Sempre disposto a descobrir e a percorrer novos rumos, Gil mostra sua origem interiorana na Bahia, seu encantamento juvenil por Luiz Gonzaga, o impacto da descoberta dos Beatles e de Jimi Hendrix no final dos anos 60, seus medos e arrebatamentos nas batalhas tropicalistas, sua guinada espiritual e a reinvenção pessoal durante o exílio em Londres, o retorno e o mergulho na cultura africana, sua fase pop e atuação na esfera política.

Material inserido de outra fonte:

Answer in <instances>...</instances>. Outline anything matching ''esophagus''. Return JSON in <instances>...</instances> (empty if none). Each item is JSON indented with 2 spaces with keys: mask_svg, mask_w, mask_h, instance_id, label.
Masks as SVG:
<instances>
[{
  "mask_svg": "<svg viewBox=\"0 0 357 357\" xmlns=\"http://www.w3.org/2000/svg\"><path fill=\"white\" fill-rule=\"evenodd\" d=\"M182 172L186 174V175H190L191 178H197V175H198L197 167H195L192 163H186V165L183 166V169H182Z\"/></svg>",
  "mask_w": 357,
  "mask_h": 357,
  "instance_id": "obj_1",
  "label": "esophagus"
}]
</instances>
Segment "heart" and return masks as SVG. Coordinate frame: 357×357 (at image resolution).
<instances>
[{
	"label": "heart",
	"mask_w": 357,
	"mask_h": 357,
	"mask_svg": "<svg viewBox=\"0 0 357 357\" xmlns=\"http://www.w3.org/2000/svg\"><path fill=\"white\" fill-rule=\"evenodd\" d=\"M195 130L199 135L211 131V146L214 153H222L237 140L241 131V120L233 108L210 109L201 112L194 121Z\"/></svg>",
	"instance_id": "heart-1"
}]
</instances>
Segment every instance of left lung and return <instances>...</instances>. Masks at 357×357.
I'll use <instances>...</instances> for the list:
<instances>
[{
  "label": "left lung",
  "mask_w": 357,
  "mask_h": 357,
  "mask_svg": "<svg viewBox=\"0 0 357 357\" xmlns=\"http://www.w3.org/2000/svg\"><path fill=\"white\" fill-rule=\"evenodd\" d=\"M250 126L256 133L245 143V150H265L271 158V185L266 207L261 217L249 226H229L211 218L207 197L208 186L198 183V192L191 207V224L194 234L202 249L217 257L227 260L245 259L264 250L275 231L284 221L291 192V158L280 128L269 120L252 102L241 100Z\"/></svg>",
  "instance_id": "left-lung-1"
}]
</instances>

É assim o Luiz Gonzaga, que foi o Rei do Baião. Ele é tão emocionante como o Caymmi e João Gilberto. O que eu sinto quando estou diante deles é a mesma coisa: o reconhecimento, naquela figura humana, de um trabalho imenso, de uma dádiva fabulosa para o desenvolvimento da cultura musical brasileira” (1968). “Na verdade, o problema é o seguinte: a arte, ela é instantânea, ela se cria e se dá de imediato ao consumo, ela se dá de imediato ao social – ela se despeja. A ciência é um pouco diferente. A ciência de repente teve que passar a servir aos senhores da guerra, então a ciência trabalha pra estocagem, o que ela produz não pode ser imediatamente dado para o consumo, para o bem-estar social. Por exemplo, o que já se sabe hoje sobre maconha, o que a ciência já sabe hoje sobre maconha, é suficiente para redimir a droga. Pra redimir a planta, tirar dela o caráter de maldição, o conceito de maldito que ela tem. No entanto, a ciência é uma coisa que está sob controle, a ciência não é livre, é apêndice do sistema todo. Ela serve exatamente à tecnologia, à tecno burocracia que são instrumentos do poder e, no nível mais profundo, dos senhores da guerra. É tudo uma questão de você estar do lado que você quer. Saia despreocupado mas tenha certeza de que existe o bem e o mal. O homem resolveu dividir as coisas nesses termos, o que é que a gente pode fazer!” (1976)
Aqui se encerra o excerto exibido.